## START
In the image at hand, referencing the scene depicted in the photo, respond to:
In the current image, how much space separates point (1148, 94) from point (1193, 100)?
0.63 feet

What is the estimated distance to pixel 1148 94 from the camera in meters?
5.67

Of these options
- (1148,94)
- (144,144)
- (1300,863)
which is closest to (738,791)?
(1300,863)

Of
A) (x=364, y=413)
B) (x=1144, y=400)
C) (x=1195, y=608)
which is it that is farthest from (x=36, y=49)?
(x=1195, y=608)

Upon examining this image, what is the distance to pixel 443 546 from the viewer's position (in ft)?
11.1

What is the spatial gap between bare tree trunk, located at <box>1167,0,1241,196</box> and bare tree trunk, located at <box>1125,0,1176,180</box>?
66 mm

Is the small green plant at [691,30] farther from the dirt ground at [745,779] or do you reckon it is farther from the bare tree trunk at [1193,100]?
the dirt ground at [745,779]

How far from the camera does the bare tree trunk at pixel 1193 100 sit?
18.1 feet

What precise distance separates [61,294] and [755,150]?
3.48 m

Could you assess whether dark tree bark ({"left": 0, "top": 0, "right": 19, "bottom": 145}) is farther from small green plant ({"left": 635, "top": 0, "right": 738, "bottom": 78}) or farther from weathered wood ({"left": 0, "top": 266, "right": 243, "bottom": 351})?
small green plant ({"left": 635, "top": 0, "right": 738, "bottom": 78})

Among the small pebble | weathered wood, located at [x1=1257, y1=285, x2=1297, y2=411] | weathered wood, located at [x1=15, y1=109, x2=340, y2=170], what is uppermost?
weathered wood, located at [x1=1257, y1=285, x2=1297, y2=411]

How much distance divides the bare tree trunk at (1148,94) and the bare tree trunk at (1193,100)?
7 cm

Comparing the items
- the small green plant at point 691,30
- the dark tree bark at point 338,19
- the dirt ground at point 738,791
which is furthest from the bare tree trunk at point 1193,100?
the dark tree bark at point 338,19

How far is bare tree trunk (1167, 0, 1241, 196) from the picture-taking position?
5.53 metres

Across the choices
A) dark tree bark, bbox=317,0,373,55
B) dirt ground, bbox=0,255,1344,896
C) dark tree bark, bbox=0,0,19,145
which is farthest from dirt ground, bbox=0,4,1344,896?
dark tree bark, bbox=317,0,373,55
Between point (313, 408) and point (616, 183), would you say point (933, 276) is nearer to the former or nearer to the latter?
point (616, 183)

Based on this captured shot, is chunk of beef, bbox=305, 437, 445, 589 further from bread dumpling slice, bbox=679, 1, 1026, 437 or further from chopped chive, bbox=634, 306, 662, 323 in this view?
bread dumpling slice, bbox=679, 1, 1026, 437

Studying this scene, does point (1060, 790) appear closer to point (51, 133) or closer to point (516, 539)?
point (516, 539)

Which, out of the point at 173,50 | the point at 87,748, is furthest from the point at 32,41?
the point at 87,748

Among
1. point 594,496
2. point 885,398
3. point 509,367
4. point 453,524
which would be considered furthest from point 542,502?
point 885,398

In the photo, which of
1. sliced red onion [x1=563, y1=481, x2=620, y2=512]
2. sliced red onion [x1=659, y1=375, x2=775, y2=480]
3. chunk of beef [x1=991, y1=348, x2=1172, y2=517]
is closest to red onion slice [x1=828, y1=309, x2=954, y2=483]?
## END
The request
Please restate the whole listing word for word.

Result of this task
In the image at hand, referencing the scene depicted in the photo, respond to:
In the current image, how much space separates point (1148, 94) from point (1193, 100)?
0.63 feet

What is the estimated distance to pixel 1148 94 from the camera in meters?
5.67

Of these options
- (1148,94)
- (144,144)
- (1300,863)
which is closest to (738,791)?
(1300,863)

Of
A) (x=364, y=413)
B) (x=1144, y=400)
C) (x=1195, y=608)
which is it that is farthest from (x=36, y=49)?
(x=1195, y=608)

Upon examining this image, what is the distance to pixel 443 546 from the viewer's position (in ft)?
11.1

What is the spatial gap between bare tree trunk, located at <box>1167,0,1241,196</box> and bare tree trunk, located at <box>1125,0,1176,180</box>?
66 mm

Is the small green plant at [691,30] farther from the dirt ground at [745,779] or do you reckon it is farther from the bare tree trunk at [1193,100]?
the dirt ground at [745,779]

How far from the camera does the bare tree trunk at pixel 1193 100 sit?
18.1 feet

What precise distance separates [61,294] and [755,150]?
3.48 m

Could you assess whether dark tree bark ({"left": 0, "top": 0, "right": 19, "bottom": 145}) is farther from small green plant ({"left": 635, "top": 0, "right": 738, "bottom": 78}) or farther from weathered wood ({"left": 0, "top": 266, "right": 243, "bottom": 351})?
small green plant ({"left": 635, "top": 0, "right": 738, "bottom": 78})

Among the small pebble | weathered wood, located at [x1=1257, y1=285, x2=1297, y2=411] | weathered wood, located at [x1=15, y1=109, x2=340, y2=170], what is uppermost?
weathered wood, located at [x1=1257, y1=285, x2=1297, y2=411]

How much distance divides the bare tree trunk at (1148,94) and the bare tree trunk at (1193,100)?
7 cm

Comparing the items
- the small green plant at point 691,30
- the dark tree bark at point 338,19
- the dirt ground at point 738,791
which is furthest from the bare tree trunk at point 1193,100?
the dark tree bark at point 338,19

How far is bare tree trunk (1167, 0, 1241, 196) from the picture-taking position?
5.53 metres

Across the choices
A) dark tree bark, bbox=317,0,373,55
B) dirt ground, bbox=0,255,1344,896
C) dark tree bark, bbox=0,0,19,145
which is farthest from dirt ground, bbox=0,4,1344,896?
dark tree bark, bbox=317,0,373,55
Between point (313, 408) and point (616, 183), would you say point (933, 276) is nearer to the former or nearer to the latter?
point (616, 183)

Based on this captured shot, is chunk of beef, bbox=305, 437, 445, 589 further from bread dumpling slice, bbox=679, 1, 1026, 437 or further from chopped chive, bbox=634, 306, 662, 323 in this view?
bread dumpling slice, bbox=679, 1, 1026, 437

Studying this scene, does point (1060, 790) appear closer to point (51, 133) or closer to point (516, 539)?
point (516, 539)

Which, out of the point at 173,50 | the point at 87,748, is furthest from the point at 32,41?
the point at 87,748

Among
1. point 594,496
2. point 885,398
3. point 509,367
4. point 453,524
which would be considered furthest from point 542,502?
point 885,398

In the photo, which of
1. sliced red onion [x1=563, y1=481, x2=620, y2=512]
2. sliced red onion [x1=659, y1=375, x2=775, y2=480]
3. chunk of beef [x1=991, y1=348, x2=1172, y2=517]
is closest to red onion slice [x1=828, y1=309, x2=954, y2=483]?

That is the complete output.